WHAT NEEDS TO BE DONE:
Beginning with the line that contains "family: Equidae", retype the entries below exactly, ending with the line that contains "common name: coyote". Leave out any pictures.

---- SUPPLIED DATA

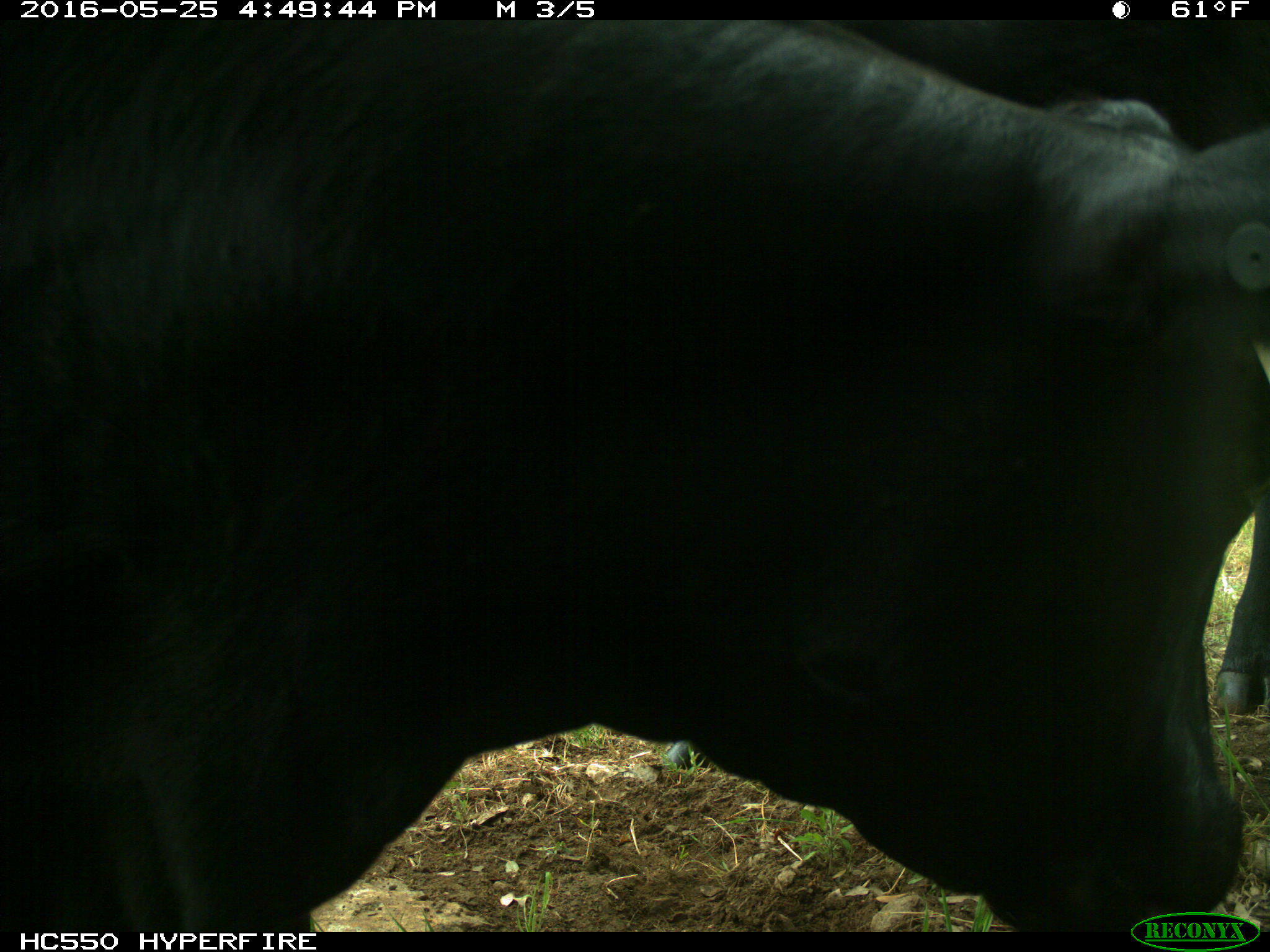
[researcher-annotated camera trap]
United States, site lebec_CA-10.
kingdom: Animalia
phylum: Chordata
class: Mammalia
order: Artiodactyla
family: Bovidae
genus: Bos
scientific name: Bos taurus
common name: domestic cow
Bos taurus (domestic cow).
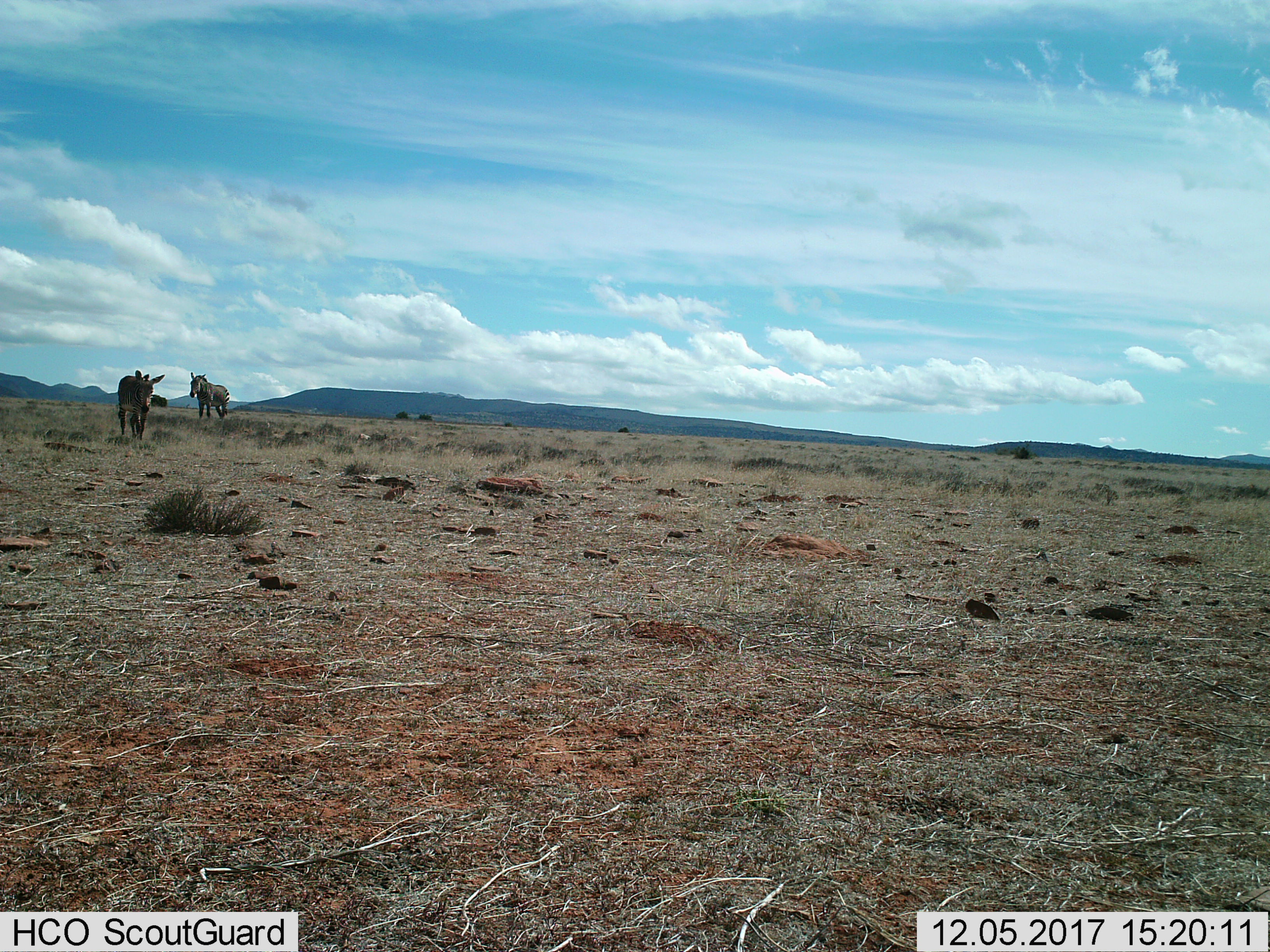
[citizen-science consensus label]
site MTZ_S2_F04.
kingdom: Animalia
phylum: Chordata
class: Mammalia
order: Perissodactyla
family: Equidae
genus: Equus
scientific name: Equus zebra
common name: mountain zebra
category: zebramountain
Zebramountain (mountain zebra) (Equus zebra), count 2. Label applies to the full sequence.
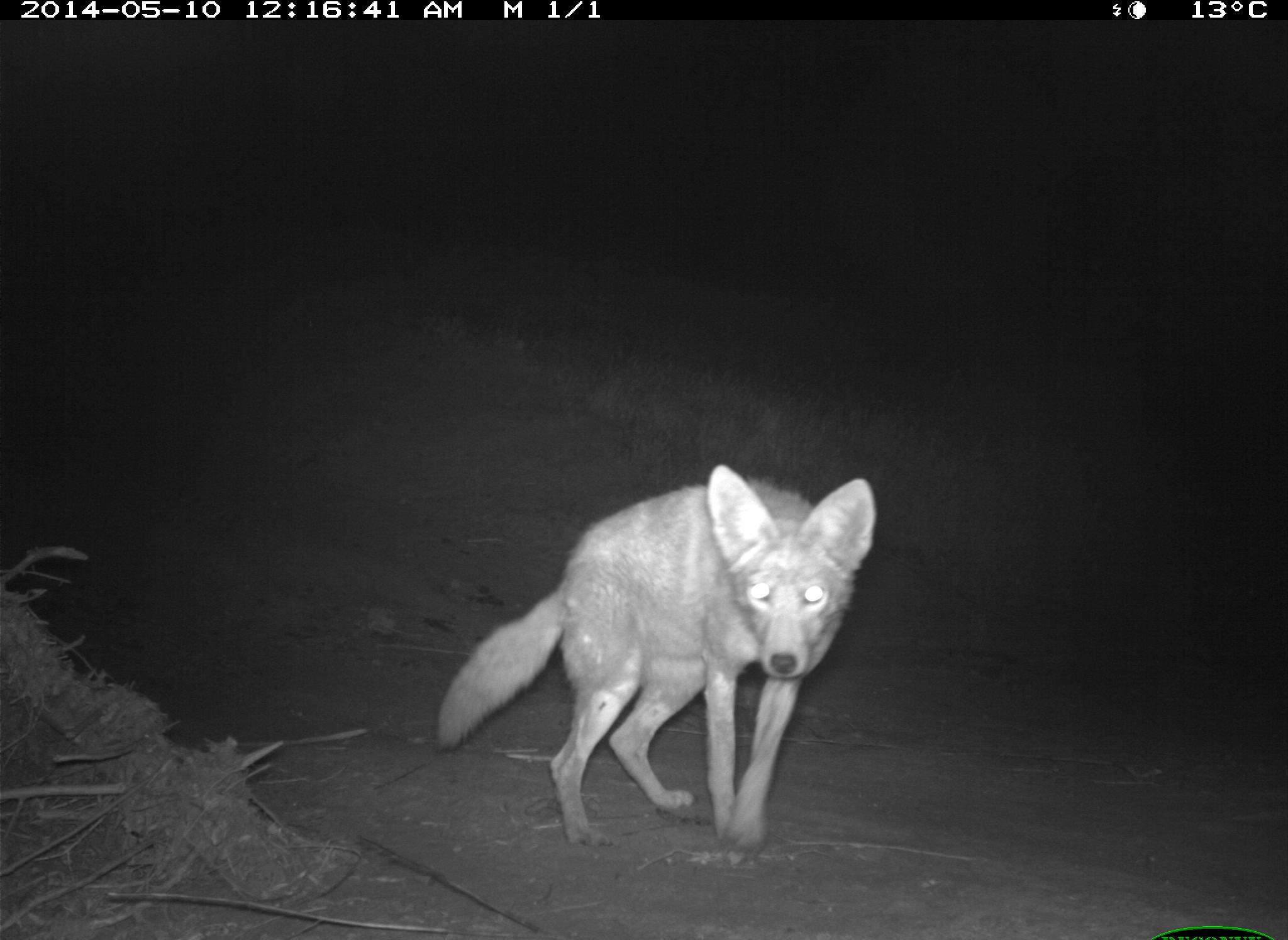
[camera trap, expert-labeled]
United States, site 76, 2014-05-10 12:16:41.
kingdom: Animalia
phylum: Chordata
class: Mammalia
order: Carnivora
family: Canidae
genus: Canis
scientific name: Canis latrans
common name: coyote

--------
---- SUPPLIED DATA

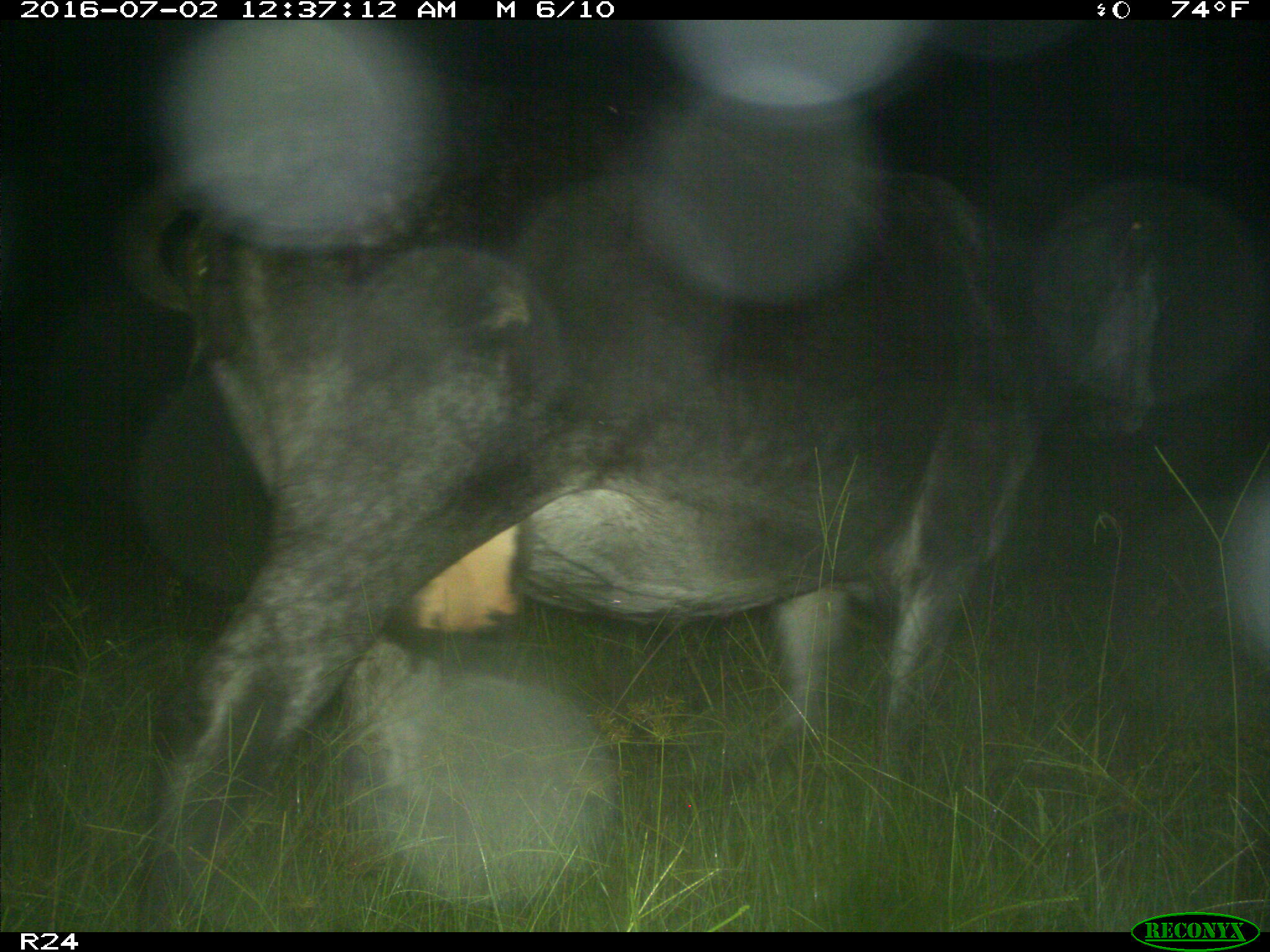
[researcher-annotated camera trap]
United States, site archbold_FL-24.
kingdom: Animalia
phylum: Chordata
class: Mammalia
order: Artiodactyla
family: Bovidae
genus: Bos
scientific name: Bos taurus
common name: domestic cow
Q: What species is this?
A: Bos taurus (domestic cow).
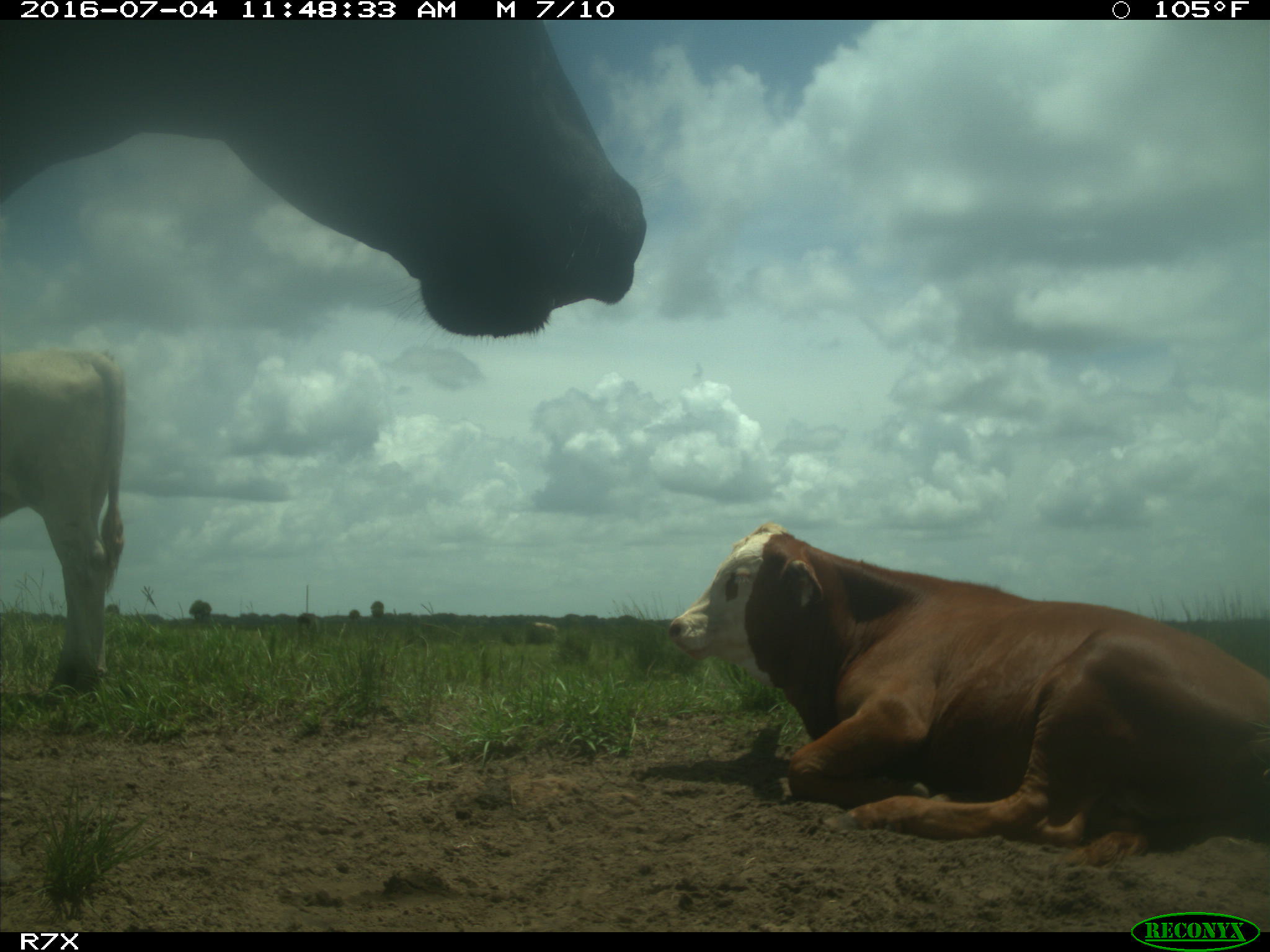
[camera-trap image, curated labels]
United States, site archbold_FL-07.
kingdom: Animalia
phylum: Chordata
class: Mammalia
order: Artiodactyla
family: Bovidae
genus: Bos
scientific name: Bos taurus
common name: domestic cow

--------

SOLUTION:
family: Equidae
genus: Equus
scientific name: Equus zebra
common name: mountain zebra
category: zebramountain
Zebramountain (mountain zebra) (Equus zebra), count 2. Label applies to the full sequence.
[camera trap, expert-labeled]
United States, site 76, 2014-05-10 12:16:41.
kingdom: Animalia
phylum: Chordata
class: Mammalia
order: Carnivora
family: Canidae
genus: Canis
scientific name: Canis latrans
common name: coyote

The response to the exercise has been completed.